The main mirror of NTT is flexible and its shape is actively adjusted during observations by actuators to preserve the optimal image quality. The secondary mirror position is also actively controlled in three directions. This technology, developed by ESO, known as active optics, is now applied to all major modern telescopes, such as the Very Large Telescope at Cerro Paranal and the future European Extremely Large Telescope. The design of the octagonal enclosure housing the NTT is another technological breakthrough. The telescope dome is relatively small, and is ventilated by a system of flaps that makes air flow smoothly across the mirror, reducing turbulence and leading to sharper images.

The NTT was the first telescope using what is now known as active optics: a feedback loop that actively keeps the (comparatively thin) monolithic mirror in shape, using numerous actuators on which the mirror is mounted.

Its design as well as the design of its enclosure (the building protecting it) included many revolutionary features, from whence it was named. In particular, great care was taken to ensure a good ventilation of the telescope, and to avoid heat sources in around the telescope. Since its construction, the NTT has undergone several upgrades which continued to improve its quality. It was used as a real-life test bench for the engineering concepts and software used for the Very Large Telescope.

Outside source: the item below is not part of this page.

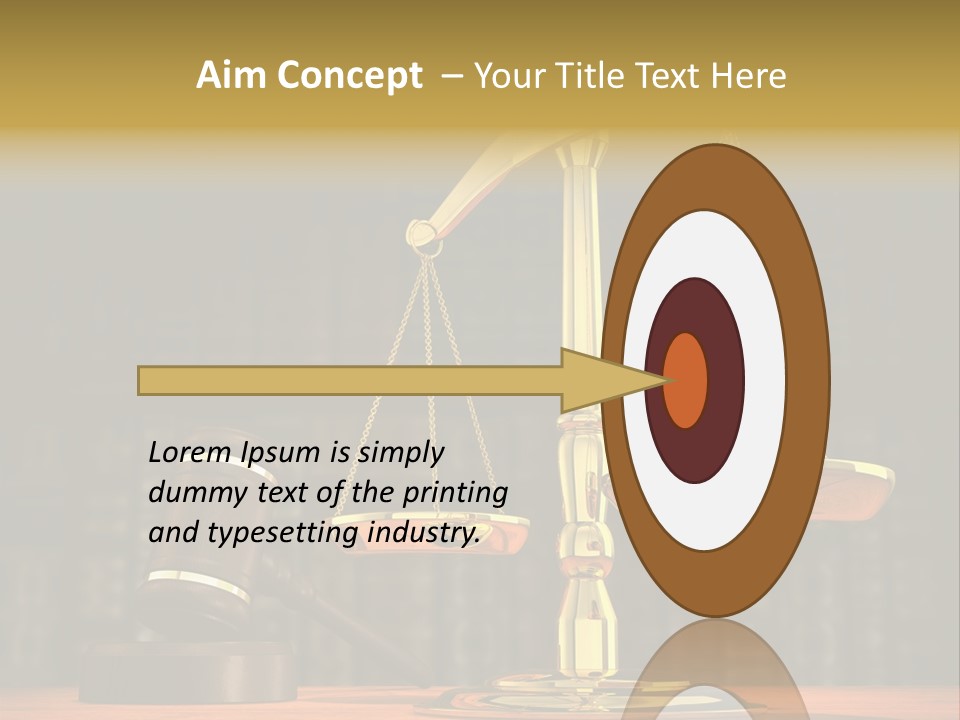 Aim Concept – Your Title Text Here

Lorem Ipsum is simply dummy text of the printing and typesetting industry.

The New Technology Telescope initially had the same problem as the Hubble Space Telescope – the mirror was ground to the wrong shape due to a mis-calibrated null corrector. However, the active optics system of the NTT was able to correct that error without refiguring the mirror.

== Instruments ==

Currently, the NTT is equipped with 2 instruments:
- SofI ("Son of ISAAC", a VLT instrument), a near infrared camera and low-resolution spectrograph, with polarimetric and high-time resolution modes
- EFOSC2 (ESO Faint Object Spectrograph and Camera, v.2), a visible light camera and low-resolution spectrograph, with multi-object spectroscopy, polarimetry and coronography modes

== Science with the NTT ==

The NTT and its instrument have contributed for important discoveries since the telescope started working at La Silla. These include unravelling the mysterious Galactic centre, contributing to the observations of the first solar-like oscillations in another star, and breaking many distance records by finding new galaxies in the far-away Universe. Most recently, the NTT helped detect a disc around a massive young star, solving the mystery of star formation in massive stars, and its observations were crucial to determine how asteroids are modified by solar wind.

NTT observations of stars orbiting the centre of our Milky Way helped determine the mass and the radius of its supermassive black hole, effectively helping to confirm the existence of such a massive and compact object.